A iniciativa del Patronato del Ateneo Español en México, que guarda la memoria de la república española abatida en 1939, el gobierno y el Poder Legislativo mexicanos han conmemorado el octagésimo aniversario de la llegada del buque Sinaia, que fue el primero de los transportes exclusivamente dedicados a cobijar en nuestras tierras a los republicanos derrotados por las armas, pero invictos en sus convicciones. El viernes pasado, como culminación de una larga serie de acontecimientos destinados a rememorar la profundidad de ese episodio, la Cámara de Diputados inscribió con letras de oro en el muro de honor del Congreso mexicano: “Al exilio republicano español”.

Nunca fue más oportuna esta memoria. Desde luego, por la gratitud mutua que se deben los exiliados españoles y los mexicanos: los primeros, por la generosidad del presidente Lázaro Cárdenas y de su esposa, doña Amalia, quienes los abrazaron desde un principio sin titubeos ni condiciones; y los segundos, por el caudal de aportaciones que ese grupo de casi tres decenas de miles de hombres y mujeres trajo a la ciencia, a la cultura, a las artes, a la economía y a las instituciones del país y que siguen rindiendo frutos frescos. Pero esa memoria es oportuna y hasta urgente, digo, no sólo por la gratitud recíproca y el valor de los recuerdos, sino por la potentísima vigencia de las lecciones que legó.

Entre todas ellas, hay una que merece subrayarse hoy mismo a la luz de los desafíos que enfrenta México al cumplirse un año de la rebelión electoral del 1 julio del 2018. Si viviera, estoy seguro de que Manuel Azaña tendría algo fundamental que trasmitirle al presidente López Obrador: que no hay riesgos más palpables para el éxito de una transformación definitiva de las naciones escindidas por la desigualdad y la violencia, que la exclusión, el fanatismo y la intolerancia. Por contradictorio que parezca, mientras más radical se quiere la mudanza, mayor magnanimidad reclama. “A la política y a los hombres de gobierno no les está permitido escindir la realidad —dijo Azaña en 1932— ni decir: Esto me gusta, esto me agrada, esto me conviene, esto lo organizo y lo defiendo; lo demás, se quita, se borra, desaparece de la contemplación de mis deberes”.

Ningún Estado democrático sobrevive (democrático, subrayo) dividido para siempre ni polarizado entre dos bandos irreconciliables. Como lo prueba la experiencia española, bajo esas condiciones no hay república posible —la cosa pública, diversa, plural y múltiple, pero justa, igualitaria y democrática—. En la intolerancia y la altivez sin reconciliación, el destino no es otro que la guerra.
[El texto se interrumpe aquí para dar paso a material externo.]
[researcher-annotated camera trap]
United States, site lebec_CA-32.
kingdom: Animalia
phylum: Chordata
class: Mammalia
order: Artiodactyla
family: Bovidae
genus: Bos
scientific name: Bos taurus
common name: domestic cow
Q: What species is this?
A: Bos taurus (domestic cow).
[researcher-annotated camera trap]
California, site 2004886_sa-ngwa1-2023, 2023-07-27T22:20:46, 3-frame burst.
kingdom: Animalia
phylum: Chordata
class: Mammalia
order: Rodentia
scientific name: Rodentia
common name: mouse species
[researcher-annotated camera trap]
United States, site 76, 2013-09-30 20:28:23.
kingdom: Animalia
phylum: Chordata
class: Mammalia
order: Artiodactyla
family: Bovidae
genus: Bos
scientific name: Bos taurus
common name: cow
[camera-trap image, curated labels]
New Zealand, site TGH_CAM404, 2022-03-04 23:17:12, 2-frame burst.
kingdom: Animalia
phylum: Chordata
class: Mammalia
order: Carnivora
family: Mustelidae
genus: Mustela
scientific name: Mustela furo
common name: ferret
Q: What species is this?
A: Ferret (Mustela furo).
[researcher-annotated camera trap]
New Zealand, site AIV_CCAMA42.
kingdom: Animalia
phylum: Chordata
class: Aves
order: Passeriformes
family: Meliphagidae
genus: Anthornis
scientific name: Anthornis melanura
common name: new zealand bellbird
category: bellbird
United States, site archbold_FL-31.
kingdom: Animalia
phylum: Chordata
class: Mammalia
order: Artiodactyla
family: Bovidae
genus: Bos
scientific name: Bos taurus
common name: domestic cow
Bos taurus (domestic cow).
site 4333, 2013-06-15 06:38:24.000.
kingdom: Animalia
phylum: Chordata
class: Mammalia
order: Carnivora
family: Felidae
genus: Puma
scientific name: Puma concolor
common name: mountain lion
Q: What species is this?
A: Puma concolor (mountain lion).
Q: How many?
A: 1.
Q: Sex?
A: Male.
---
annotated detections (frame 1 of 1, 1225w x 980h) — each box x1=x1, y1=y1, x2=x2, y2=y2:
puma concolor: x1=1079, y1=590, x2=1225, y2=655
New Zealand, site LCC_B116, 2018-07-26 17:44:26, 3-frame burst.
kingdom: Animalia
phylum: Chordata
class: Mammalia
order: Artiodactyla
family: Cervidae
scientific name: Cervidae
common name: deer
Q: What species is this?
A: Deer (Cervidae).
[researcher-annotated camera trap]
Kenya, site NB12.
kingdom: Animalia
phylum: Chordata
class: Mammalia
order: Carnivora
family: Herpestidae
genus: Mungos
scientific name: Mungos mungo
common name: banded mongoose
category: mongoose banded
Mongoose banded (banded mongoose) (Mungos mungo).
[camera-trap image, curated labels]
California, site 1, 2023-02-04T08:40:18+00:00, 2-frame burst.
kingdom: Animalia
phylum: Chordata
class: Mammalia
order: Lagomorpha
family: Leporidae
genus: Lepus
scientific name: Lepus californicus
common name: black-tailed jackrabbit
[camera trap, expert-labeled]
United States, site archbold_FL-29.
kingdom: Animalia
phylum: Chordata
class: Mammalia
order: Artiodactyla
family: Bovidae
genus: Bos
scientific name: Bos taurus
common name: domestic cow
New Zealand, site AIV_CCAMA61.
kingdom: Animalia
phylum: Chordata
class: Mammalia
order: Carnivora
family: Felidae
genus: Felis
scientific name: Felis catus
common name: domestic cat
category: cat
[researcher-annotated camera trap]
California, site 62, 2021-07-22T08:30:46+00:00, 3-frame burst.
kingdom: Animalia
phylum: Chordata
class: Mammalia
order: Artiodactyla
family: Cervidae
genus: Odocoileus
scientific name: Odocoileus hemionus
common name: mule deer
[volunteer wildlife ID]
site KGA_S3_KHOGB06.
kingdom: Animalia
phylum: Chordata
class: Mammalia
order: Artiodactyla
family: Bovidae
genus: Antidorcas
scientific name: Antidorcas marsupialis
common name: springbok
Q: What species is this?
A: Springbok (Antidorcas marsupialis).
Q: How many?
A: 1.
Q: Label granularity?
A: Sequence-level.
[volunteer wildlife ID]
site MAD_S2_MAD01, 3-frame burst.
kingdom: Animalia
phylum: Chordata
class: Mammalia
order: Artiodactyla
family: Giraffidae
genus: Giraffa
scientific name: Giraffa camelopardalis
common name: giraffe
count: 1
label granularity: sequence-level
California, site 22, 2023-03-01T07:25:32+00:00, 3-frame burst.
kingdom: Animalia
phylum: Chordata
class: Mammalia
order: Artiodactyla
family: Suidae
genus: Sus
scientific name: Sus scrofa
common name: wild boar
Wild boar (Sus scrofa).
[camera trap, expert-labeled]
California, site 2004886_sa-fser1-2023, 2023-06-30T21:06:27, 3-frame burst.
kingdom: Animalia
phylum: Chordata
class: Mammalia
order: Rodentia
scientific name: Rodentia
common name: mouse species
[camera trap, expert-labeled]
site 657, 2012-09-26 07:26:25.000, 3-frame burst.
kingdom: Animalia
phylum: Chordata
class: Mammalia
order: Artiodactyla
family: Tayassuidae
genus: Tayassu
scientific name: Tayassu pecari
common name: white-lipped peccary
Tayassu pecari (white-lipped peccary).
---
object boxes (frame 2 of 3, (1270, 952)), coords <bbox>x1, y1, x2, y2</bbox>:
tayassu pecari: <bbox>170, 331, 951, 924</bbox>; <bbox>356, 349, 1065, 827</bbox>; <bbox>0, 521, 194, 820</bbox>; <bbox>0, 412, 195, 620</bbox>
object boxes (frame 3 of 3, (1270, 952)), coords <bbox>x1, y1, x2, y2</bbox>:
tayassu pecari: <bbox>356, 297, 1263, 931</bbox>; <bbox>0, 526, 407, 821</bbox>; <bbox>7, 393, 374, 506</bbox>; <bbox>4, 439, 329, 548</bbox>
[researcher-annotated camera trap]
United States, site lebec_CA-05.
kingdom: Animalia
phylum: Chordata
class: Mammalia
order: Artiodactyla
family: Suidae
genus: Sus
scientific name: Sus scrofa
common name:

Y en la guerra no gana —como lo prueba otra vez la república española— quien aduce principios y razones sino quien tiene más armas y mayor capacidad de destruir al enemigo.

Escribió Azaña en 1938: “Nunca ha sabido nadie ni ha podido predecir nadie lo que se funda con una guerra; ¡nunca! (…) Jamás en ninguna guerra se ha podido descubrir desde el primer día cuáles van a ser sus profundas repercusiones en el orden social y en el orden político y en la vida moral”.

De aquella experiencia devastadora, el republicano sacaba una lección postrera que dejó en la memoria colectiva para siempre: “La de esos hombres que han caído magníficamente por una ideal grandioso y que ahora, abrigados en la tierra materna, ya no tienen odio, ya no tienen rencor, y nos envían, con los destellos de su luz, tranquila y remota como la de una estrella, el mensaje de la patria eterna que dice a todos sus hijos: paz, piedad, perdón”.

Que comience el nuevo año marcado por la rebelión electoral con verdadero espíritu republicano y que las letras de otro que hoy están inscritas entre los mejores símbolos de nuestra historia nos recuerden lo fundamental de ese legado: que no se rindan los principios, pero que jamás se usen para afirmar solamente el poder propio.